More on Red Hair
The gene for red hair is more concentrated among the Scots than among any other people on earth. While fewer than 4% of people in the general population carry the gene, more than 10% of Scots have red hair, and another 40% carry the red-headed gene. The Celts of the British Isles may have derived the gene for red hair from interbreeding with the Vikings who inflicted so much damage on England in the ninth and tenth centuries. That gene was part of the genetic material which the marauding Norsemen passed along to the Normans who invaded England in the eleventh century. With England’s long history of conquest by red-headed peoples, the average Anglo-Saxon has retreated into racial prejudice against the minority among whom the “ginger gene” has expressed itself.
A team of molecular biologists at Oxford University has conducted research which seems to locate the origin of the red-headed gene among the Neanderthals who inhabited Europe beginning about 250,000 years ago. The researchers speculate that some of the Neanderthals may have successfully interbred with Homo sapiens to preserve the red-headed gene. If this is the case, the prejudice against “gingers” may be among the oldest forms of racial prejudice, having its origins in the influx of Homo sapiens from Africa into Europe some 40,000 years ago.
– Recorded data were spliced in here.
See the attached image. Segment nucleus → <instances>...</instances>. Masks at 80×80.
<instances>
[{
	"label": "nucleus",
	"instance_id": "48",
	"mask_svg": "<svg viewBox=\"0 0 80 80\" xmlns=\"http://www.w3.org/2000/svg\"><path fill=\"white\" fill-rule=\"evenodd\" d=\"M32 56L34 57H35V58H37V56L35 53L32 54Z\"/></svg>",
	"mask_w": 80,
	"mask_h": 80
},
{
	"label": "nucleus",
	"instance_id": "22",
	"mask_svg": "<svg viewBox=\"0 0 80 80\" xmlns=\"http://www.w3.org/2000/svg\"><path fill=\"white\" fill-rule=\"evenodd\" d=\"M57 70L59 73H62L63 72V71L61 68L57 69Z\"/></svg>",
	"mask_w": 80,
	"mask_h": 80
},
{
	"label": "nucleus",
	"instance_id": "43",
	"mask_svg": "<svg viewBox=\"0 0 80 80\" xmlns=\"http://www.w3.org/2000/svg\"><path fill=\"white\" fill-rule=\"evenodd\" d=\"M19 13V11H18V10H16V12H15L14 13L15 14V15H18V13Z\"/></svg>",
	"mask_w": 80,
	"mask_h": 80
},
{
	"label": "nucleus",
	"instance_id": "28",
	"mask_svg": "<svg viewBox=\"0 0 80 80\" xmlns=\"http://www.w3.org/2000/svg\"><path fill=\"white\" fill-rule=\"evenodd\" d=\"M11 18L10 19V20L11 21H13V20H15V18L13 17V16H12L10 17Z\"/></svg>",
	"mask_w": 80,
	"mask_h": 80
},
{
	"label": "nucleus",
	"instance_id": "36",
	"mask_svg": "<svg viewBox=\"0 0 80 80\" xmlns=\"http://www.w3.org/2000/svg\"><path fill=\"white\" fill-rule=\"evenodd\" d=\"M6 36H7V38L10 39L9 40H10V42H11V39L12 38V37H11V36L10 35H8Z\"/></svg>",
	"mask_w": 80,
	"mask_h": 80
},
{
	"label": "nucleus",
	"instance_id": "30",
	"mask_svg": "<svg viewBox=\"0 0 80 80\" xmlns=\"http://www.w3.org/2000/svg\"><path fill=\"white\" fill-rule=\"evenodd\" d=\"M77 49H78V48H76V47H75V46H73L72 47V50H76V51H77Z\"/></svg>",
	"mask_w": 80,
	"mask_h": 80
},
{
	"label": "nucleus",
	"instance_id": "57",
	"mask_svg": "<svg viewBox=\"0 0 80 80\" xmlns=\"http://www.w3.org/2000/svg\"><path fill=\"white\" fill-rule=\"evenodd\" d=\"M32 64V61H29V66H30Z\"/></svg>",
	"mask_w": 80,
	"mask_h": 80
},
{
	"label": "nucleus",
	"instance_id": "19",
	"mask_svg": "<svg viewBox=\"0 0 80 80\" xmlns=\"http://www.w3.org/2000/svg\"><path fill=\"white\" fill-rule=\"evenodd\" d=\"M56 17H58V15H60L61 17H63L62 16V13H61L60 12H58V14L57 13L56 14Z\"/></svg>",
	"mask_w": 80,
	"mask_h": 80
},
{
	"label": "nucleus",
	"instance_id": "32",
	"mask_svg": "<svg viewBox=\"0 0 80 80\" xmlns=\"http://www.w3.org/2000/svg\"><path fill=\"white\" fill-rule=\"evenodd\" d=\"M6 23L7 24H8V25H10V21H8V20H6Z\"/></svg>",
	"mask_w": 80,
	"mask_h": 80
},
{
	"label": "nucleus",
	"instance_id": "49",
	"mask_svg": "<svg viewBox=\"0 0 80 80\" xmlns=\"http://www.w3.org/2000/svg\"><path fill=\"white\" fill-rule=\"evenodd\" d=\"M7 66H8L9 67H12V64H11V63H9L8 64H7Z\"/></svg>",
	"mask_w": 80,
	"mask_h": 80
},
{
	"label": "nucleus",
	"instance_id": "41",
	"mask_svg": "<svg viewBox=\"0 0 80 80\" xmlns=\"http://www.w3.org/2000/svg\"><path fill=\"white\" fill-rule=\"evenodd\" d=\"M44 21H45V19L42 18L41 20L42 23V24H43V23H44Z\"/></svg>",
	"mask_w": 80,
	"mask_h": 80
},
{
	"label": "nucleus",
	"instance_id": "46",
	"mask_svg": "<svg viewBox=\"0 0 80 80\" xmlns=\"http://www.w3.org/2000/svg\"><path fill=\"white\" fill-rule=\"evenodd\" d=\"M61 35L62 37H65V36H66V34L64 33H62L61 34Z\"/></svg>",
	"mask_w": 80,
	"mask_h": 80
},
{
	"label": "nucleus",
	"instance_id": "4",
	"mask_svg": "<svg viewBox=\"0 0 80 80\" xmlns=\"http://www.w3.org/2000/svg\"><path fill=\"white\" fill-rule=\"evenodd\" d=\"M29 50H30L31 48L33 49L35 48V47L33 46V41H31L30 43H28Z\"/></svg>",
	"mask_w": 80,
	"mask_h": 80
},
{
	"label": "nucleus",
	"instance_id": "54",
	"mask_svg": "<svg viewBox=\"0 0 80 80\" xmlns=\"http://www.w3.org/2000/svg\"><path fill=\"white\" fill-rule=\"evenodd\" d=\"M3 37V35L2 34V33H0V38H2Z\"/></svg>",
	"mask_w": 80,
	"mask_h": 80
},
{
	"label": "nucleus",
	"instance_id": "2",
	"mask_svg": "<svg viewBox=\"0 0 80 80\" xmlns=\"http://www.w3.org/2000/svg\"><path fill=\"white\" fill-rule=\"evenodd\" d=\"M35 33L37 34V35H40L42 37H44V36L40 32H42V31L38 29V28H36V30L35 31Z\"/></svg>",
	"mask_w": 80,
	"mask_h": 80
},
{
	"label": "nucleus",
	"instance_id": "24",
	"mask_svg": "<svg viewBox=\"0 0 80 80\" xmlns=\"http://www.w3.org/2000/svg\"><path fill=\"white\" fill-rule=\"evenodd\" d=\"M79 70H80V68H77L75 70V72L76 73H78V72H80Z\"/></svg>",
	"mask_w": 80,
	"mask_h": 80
In a strange reversal of the white prejudice against those of African descent, genetic material that existed in Europe 100,000 years ago has singled me out for prejudice on the part of those whose genetic material came out of Africa 40,000 years ago. Fortunately, this prejudice doesn’t seem to manifest itself as overt discrimination, only in relatively harmless pointing, laughing, and name-calling. Daniel Davies, a red-headed columnist for the English newspaper The Guardian, writes that “although it is clear that hatred of gingers is a form of racial prejudice, it is the most trivial form of prejudice on earth.” He quips: “There is no sense in which the white man is keeping the even whiter man down.”
It’s strange, nonetheless, to find myself the target of slurs based entirely on my genetic and cultural background—part Scottish, part Scandinavian, part Neanderthal.
Left: Judas. Detail from Gaspart Isenmann (15th c. German), Betrayal and Arrest of Christ. Right: Gareth Armstrong in his one-man show, Shylock, a hit of the 2003 Edinburgh Festival.
There is an old tradition, dating to the sixteenth century or earlier, that Judas Iscariot had red hair. This tradition connects the trival prejudice against red hair with the much more damaging prejudice of anti-Semitism. Until the early nineteenth century, Shakespeare’s Jewish merchant, Shylock, was portrayed on stage with red hair. In Oliver Twist, Charles Dickens describes Fagin as “a very old shrivelled Jew, whose villainous-looking and repulsive face was obscured by a quantity of matted red hair.” Red hair and a large hooked nose were the two most common visual markers of the stereotypical Jew, just as greed was the most common character trait (a trait stereotypically shared with the red-headed Scottish).
It’s interesting, in light of my experience as a “ginger” person in England, to reflect on J.K. Rowling’s portrayal of the red-headed Weasley family. Clearly, the Weasleys are sympathetic characters, but it’s also clear that there are wizards (including the suspiciously Aryan Malfoys) who regard them as wizard white-trash. Within the racial categories of wizarding world, the red-headed Weasleys are only a step up from mudbloods.
E.U. Commissioner Lord Kinnock
Perhaps because of their experience of trivial prejudice, red-heads tend to be prominent in the left-leaning political opposition in Britain. The former leader of the Liberal Democrats, Scotsman Charles Kennedy, is a red-head. So is Welshman Neil Kinnock, who languished as leader of the Labour Party during the Tory ascendancy of the 1980s. Baron Kinnock laments: “I’ve lost count of the times male characters in films who are odd, psycho, or can’t get a date are ginger. Usually they’re fat and wear glasses too.”